Return the exact lines spanning from the line with "Given the gilded" through the last line of the entries, boundaries included, and no others.

[A run of records]
— Begin —
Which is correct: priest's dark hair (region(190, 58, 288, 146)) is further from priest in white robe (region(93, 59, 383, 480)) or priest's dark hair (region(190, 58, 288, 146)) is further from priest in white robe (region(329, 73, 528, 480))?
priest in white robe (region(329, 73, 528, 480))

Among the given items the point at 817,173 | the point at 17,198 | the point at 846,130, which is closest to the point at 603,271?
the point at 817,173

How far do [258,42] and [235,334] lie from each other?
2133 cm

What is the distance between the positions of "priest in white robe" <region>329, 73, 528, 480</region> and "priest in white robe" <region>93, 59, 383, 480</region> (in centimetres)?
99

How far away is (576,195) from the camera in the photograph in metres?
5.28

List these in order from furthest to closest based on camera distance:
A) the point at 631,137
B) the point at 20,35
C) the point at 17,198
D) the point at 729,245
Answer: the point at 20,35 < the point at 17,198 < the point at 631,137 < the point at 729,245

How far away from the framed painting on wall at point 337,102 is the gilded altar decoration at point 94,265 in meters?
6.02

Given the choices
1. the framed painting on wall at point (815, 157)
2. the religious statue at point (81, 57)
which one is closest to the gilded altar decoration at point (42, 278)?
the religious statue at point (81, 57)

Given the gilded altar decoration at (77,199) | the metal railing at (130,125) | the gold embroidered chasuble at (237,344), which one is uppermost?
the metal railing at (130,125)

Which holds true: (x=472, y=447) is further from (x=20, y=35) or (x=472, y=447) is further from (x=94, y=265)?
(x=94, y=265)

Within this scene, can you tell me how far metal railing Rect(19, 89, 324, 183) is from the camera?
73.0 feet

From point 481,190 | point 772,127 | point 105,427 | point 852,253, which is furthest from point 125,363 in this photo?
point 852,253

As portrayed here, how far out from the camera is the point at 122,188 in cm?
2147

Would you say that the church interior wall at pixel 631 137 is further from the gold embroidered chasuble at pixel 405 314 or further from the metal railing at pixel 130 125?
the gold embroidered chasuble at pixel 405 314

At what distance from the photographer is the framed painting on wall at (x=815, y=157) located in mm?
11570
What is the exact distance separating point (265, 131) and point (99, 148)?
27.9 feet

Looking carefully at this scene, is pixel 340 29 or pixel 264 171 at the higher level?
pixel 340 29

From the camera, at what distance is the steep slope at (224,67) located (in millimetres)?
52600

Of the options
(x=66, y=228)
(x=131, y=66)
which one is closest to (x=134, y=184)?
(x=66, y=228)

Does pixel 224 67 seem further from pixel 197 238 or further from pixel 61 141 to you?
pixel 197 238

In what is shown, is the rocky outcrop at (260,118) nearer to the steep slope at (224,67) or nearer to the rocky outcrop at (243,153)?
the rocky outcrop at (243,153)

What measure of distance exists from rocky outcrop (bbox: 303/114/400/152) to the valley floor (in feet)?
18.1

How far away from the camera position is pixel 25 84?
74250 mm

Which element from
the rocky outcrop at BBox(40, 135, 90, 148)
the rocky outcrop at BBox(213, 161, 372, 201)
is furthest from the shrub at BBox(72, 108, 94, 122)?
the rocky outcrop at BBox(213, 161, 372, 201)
— End —
■ **WORKED SOLUTION**
Given the gilded altar decoration at (77,199) | the metal railing at (130,125) | the gold embroidered chasuble at (237,344), which one is uppermost?
the metal railing at (130,125)

Which holds true: (x=472, y=447) is further from (x=20, y=35) or (x=472, y=447) is further from (x=94, y=265)?
(x=94, y=265)

Within this scene, can you tell me how far metal railing Rect(19, 89, 324, 183) is from the camera?
73.0 feet

From point 481,190 | point 772,127 | point 105,427 | point 852,253, which is furthest from point 125,363 in this photo?
point 852,253

As portrayed here, how far out from the camera is the point at 122,188 in cm?
2147

Would you say that the church interior wall at pixel 631 137 is further from the gold embroidered chasuble at pixel 405 314 or further from the metal railing at pixel 130 125?
the gold embroidered chasuble at pixel 405 314

At what distance from the photographer is the framed painting on wall at (x=815, y=157) located in mm?
11570
What is the exact distance separating point (265, 131) and point (99, 148)?
27.9 feet

Looking carefully at this scene, is pixel 340 29 or pixel 264 171 at the higher level?
pixel 340 29

From the camera, at what distance is the steep slope at (224,67) located (in millimetres)?
52600

Of the options
(x=66, y=228)
(x=131, y=66)
which one is closest to (x=134, y=184)?
(x=66, y=228)

Does pixel 224 67 seem further from pixel 197 238 or further from pixel 61 141 to you?
pixel 197 238

In what is shown, is the rocky outcrop at (260,118) nearer to the steep slope at (224,67) or nearer to the rocky outcrop at (243,153)?
the rocky outcrop at (243,153)

What measure of distance exists from rocky outcrop (bbox: 303/114/400/152) to the valley floor (in feet)?
18.1

How far away from the camera position is pixel 25 84?
74250 mm

Which element from
the rocky outcrop at BBox(40, 135, 90, 148)
the rocky outcrop at BBox(213, 161, 372, 201)
is furthest from the shrub at BBox(72, 108, 94, 122)?
the rocky outcrop at BBox(213, 161, 372, 201)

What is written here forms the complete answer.